What lines below contain the word "Washington"? Please pull each one out.

┌────────

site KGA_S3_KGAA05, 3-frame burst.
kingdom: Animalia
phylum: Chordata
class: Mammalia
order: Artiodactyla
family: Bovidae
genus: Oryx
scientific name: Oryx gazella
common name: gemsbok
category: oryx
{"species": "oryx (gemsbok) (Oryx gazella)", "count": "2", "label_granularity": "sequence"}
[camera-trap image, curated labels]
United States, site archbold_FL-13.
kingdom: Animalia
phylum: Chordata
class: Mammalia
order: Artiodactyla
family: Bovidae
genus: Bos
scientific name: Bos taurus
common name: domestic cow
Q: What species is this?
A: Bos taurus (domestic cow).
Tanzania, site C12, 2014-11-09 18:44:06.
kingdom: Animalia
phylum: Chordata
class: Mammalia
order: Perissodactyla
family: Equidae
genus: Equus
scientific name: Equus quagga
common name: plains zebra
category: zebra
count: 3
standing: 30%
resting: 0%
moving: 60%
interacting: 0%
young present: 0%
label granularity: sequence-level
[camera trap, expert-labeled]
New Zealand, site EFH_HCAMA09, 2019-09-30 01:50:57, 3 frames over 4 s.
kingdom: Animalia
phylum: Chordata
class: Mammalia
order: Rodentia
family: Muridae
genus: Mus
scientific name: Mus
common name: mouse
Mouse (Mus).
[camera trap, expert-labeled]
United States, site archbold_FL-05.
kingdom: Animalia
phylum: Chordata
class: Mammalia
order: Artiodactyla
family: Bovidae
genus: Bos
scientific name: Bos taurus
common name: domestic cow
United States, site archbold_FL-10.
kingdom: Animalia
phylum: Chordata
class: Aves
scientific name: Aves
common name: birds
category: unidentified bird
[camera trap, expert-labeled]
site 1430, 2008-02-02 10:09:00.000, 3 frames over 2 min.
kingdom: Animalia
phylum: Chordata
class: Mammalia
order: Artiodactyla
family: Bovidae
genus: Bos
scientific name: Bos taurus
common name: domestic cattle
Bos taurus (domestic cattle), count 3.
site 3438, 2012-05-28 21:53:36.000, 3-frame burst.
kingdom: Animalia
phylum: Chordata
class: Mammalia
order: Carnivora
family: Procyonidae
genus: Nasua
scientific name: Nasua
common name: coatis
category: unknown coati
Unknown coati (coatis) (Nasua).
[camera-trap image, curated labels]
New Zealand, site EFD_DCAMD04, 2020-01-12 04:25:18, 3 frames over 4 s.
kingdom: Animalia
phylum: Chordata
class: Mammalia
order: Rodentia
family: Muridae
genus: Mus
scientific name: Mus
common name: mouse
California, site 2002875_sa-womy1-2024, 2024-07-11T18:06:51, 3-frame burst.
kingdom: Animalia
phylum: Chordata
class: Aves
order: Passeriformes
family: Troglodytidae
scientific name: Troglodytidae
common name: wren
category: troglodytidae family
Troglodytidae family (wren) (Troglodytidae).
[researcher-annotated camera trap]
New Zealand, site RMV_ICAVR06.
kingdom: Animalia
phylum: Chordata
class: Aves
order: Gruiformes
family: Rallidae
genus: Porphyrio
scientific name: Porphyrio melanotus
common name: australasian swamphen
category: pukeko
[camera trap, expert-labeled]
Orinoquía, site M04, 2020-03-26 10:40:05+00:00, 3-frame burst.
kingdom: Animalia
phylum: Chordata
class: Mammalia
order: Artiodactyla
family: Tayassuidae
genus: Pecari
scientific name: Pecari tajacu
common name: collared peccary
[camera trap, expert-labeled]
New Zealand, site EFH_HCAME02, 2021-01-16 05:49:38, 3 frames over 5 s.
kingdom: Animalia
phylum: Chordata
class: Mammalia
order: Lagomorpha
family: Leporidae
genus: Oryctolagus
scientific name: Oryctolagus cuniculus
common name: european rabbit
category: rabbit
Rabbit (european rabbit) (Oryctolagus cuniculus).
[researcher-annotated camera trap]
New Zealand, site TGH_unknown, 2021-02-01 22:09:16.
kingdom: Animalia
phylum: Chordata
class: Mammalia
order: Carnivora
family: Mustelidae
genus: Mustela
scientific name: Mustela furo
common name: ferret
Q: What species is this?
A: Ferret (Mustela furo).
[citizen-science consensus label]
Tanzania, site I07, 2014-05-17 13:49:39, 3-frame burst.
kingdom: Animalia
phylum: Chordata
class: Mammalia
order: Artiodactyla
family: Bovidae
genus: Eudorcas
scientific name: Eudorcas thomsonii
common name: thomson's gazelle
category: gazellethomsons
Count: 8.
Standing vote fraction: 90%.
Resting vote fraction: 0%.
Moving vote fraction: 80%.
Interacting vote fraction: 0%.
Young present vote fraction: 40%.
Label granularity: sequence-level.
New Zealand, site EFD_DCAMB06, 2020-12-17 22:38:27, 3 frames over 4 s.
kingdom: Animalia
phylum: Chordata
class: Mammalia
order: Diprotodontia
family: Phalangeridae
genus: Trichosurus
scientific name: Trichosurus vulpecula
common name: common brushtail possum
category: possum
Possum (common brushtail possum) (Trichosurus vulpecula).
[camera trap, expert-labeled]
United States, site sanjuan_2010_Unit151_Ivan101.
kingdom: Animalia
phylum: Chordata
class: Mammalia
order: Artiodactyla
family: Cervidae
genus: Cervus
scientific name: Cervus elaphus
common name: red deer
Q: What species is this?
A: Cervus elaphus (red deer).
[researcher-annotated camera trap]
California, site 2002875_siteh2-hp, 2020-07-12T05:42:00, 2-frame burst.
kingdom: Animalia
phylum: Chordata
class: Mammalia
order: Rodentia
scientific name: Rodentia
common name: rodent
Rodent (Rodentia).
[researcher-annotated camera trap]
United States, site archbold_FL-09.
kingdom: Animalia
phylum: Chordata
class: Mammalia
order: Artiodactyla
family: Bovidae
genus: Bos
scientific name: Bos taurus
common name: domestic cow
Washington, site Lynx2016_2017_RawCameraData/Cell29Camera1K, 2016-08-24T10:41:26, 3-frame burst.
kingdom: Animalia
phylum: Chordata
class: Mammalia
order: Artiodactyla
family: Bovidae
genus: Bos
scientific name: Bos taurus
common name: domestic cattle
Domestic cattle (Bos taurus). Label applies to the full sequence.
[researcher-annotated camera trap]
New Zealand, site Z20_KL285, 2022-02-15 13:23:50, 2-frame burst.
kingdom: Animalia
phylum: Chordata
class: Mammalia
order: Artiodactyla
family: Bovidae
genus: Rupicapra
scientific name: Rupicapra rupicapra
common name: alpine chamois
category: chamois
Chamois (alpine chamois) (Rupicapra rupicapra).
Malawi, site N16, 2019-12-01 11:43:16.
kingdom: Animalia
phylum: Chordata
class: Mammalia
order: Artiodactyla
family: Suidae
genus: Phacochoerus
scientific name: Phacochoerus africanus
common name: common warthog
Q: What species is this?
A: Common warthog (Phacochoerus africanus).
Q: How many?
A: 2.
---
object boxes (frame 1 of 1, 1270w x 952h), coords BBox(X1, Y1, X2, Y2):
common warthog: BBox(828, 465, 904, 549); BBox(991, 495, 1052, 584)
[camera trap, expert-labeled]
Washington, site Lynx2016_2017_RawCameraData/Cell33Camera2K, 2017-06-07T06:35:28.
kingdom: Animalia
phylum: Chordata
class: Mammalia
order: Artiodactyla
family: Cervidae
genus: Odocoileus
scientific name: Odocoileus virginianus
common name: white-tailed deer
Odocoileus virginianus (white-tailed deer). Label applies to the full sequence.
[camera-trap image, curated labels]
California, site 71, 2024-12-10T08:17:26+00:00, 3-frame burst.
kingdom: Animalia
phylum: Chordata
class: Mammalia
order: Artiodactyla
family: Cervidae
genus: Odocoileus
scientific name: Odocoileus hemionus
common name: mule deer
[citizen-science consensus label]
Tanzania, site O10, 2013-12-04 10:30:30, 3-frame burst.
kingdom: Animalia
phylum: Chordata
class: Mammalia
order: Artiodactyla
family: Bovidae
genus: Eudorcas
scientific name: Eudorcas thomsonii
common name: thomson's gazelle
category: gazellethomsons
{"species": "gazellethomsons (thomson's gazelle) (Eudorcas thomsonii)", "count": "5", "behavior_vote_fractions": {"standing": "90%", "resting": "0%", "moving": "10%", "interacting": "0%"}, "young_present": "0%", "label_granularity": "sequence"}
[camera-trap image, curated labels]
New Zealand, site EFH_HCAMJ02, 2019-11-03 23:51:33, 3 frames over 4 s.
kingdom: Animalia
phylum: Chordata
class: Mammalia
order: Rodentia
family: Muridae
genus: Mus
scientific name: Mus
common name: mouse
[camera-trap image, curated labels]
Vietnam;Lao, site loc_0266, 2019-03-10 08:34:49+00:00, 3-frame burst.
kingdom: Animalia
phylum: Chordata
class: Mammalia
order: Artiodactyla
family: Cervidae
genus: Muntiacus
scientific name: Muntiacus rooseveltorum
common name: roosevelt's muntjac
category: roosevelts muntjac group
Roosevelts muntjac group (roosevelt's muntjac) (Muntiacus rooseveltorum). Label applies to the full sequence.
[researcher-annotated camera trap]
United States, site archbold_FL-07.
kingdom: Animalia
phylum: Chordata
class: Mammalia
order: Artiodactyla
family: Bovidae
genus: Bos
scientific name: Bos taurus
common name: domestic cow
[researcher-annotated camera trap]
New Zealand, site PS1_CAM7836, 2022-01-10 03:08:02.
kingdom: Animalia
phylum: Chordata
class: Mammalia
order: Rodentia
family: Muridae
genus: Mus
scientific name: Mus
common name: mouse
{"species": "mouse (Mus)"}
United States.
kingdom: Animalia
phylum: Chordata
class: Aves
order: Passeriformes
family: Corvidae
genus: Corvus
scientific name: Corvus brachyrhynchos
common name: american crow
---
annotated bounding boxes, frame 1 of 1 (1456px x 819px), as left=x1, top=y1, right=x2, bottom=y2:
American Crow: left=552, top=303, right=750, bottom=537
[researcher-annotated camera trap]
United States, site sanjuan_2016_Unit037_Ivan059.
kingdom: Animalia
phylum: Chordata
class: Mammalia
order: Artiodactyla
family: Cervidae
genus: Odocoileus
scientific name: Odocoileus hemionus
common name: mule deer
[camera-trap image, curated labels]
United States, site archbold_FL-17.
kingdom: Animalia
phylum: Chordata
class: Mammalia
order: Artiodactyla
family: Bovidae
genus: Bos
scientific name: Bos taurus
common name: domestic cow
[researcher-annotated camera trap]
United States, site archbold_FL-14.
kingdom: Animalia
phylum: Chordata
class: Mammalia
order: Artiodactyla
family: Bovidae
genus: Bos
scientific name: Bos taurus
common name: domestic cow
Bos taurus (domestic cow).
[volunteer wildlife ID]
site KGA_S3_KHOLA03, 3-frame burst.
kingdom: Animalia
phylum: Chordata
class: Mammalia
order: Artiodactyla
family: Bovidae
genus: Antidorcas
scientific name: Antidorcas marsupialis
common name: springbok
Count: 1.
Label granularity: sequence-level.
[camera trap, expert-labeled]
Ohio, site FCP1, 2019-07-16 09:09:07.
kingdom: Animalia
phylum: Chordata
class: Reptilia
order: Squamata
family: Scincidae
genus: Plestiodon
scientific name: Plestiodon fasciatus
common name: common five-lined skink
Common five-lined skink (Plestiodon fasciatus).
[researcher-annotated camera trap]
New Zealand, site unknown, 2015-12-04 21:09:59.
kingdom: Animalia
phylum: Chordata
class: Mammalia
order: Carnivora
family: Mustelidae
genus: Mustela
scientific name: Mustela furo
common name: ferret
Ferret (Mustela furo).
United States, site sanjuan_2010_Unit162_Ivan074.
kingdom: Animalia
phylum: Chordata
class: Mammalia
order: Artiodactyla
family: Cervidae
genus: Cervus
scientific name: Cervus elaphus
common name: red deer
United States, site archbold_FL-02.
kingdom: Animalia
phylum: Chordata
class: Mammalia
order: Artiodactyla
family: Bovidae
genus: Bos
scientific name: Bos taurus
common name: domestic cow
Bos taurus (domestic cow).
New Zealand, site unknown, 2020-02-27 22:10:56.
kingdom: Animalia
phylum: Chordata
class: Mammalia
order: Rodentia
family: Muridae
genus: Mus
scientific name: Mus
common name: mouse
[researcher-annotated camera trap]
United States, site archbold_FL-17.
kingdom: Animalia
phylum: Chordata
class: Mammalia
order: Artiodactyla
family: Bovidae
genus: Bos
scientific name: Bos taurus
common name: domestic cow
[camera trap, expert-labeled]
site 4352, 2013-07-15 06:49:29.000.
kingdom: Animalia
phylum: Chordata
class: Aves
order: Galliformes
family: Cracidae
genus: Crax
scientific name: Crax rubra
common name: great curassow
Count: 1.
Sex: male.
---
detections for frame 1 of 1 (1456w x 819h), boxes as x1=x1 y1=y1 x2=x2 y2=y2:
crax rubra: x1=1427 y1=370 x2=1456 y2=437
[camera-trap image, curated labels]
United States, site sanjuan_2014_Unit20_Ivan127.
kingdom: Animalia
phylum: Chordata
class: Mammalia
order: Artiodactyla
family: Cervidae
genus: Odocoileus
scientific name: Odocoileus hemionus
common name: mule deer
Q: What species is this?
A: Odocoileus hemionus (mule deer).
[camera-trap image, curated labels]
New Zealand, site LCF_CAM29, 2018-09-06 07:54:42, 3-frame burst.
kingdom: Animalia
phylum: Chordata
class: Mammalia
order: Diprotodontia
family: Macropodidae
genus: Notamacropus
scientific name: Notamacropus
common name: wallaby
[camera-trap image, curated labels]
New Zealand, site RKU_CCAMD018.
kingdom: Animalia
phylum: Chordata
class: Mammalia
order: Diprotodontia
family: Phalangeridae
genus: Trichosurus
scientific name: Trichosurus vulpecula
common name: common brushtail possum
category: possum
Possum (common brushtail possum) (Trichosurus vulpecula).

└────────

__OUTPUT FOR THIS TASK__.
Washington, site Lynx2016_2017_RawCameraData/Cell29Camera1K, 2016-08-24T10:41:26, 3-frame burst.
Washington, site Lynx2016_2017_RawCameraData/Cell33Camera2K, 2017-06-07T06:35:28.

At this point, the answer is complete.